Carl Oswald Victor Engler | |
Birth Date: | 5 January 1842 |
Birth Place: | Weisweil |
Death Place: | Karlsruhe |
Occupation: | Chemist |
Nationality: | German |
Carl Oswald Victor Engler (5 January 1842 – 7 February 1925) was a German chemist, academic and politician. He wrote a Handbook of Industrial Chemistry in 1872. He is remembered for his early work in indigo.[1]

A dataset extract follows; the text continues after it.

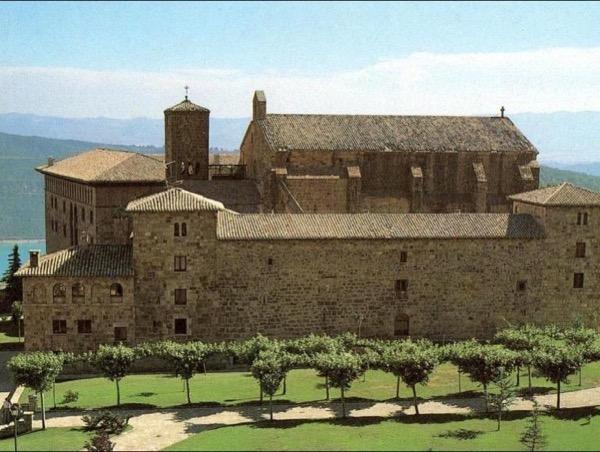 Castillo de Javier y Monasterio de Leyre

Engler was the son of a pastor, and he studied Chemistry from 1859 at the Karlsruhe Polytechnic where he became a scientific assistant in 1863. In 1864 he became a Doctor of Philosophy at the University of Freiburg, and he taught there as a private lecturer from 1867 until 1872. In 1872 Engler became extraordinary professor of chemistry at the University of Halle where he published his Handbuch der technischen Chemie ("Handbook of Industrial Chemistry") between 1872 and 1874 (co-author, Leipzig professor Friedrich Stohmann). The two-volume edition was based on Anselme Payen's Précis de chimie industrielle.[2]

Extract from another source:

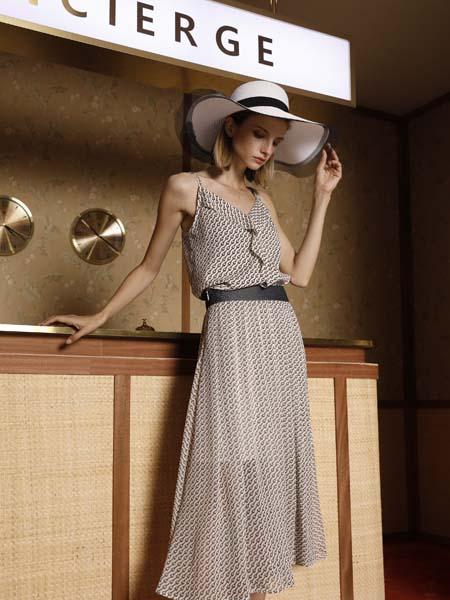 例格女装品牌2020春夏吊带裙灰色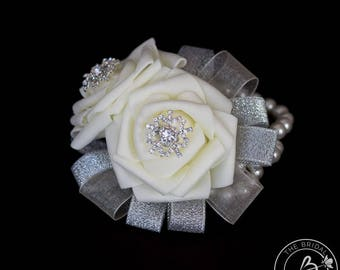 Winter corsage, corsages for wedding, snowflake wrist corsage, double rose corsage wristlet, rhinestone snowflake prom corsage for women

In 1876 he became a tenured professor of chemical technology and headmaster of the chemical technical Laboratory at the polytechnic school in Karlsruhe (from 1885 the Technical University Karlsruhe). In 1887 he became a professor of chemistry and director of the Technical University Karlsruhe.In 1870 he and Adolph Emmerling, a student of Adolf von Baeyer, published a work in which the two first reported the formation of traces of indigo in a material not derived from indigo. Therefore, they have not found indigo “synthesis”, as often reported. Adolf von Baeyer succeeded in this in 1878, who also described in 1883 the correct structural formula.From 1884 he turned to the petrochemistry. He took a study trip in 1885 to the production area in the Caucasus, travelling later to the Middle East (Egypt) and to North America. Engler argued that oil originated in ancient times from animal fat. His later research focused on petroleum. To determine the viscosity, he developed the Engler viscometer. Together with Hans Höfer he published in 1919 the six-volume work "Das Erdöl – Seine Physik, Chemie, Geologie, Technologie und sein Wirtschaftsbetrieb“ in two editions from 1927.[3]
Besides his researches in petroleum he also studied the properties of ozone and from 1903 he was a member in the Board of BASF, where he was involved in the development of the Haber process.
Engler was politically active in the National Liberal Party. As a representative he had a seat in the Reichstag from 1887 till 1890 and from 1890 till 1904 in the first Chamber of the Baden Assembly.
The Carl-Engler-Medal of the Deutsche Wissenschaftliche Gesellschaft für Erdöl, Erdgas und Kohle e.V. is named after him. The Vocational School for Chemistry professionals in Karlsruhe also bears his name.[4] Also the“ Engler-Bunte Institute“ at Karlsruhe Institute of Technology is named after Engler and Hans Bunte.[5]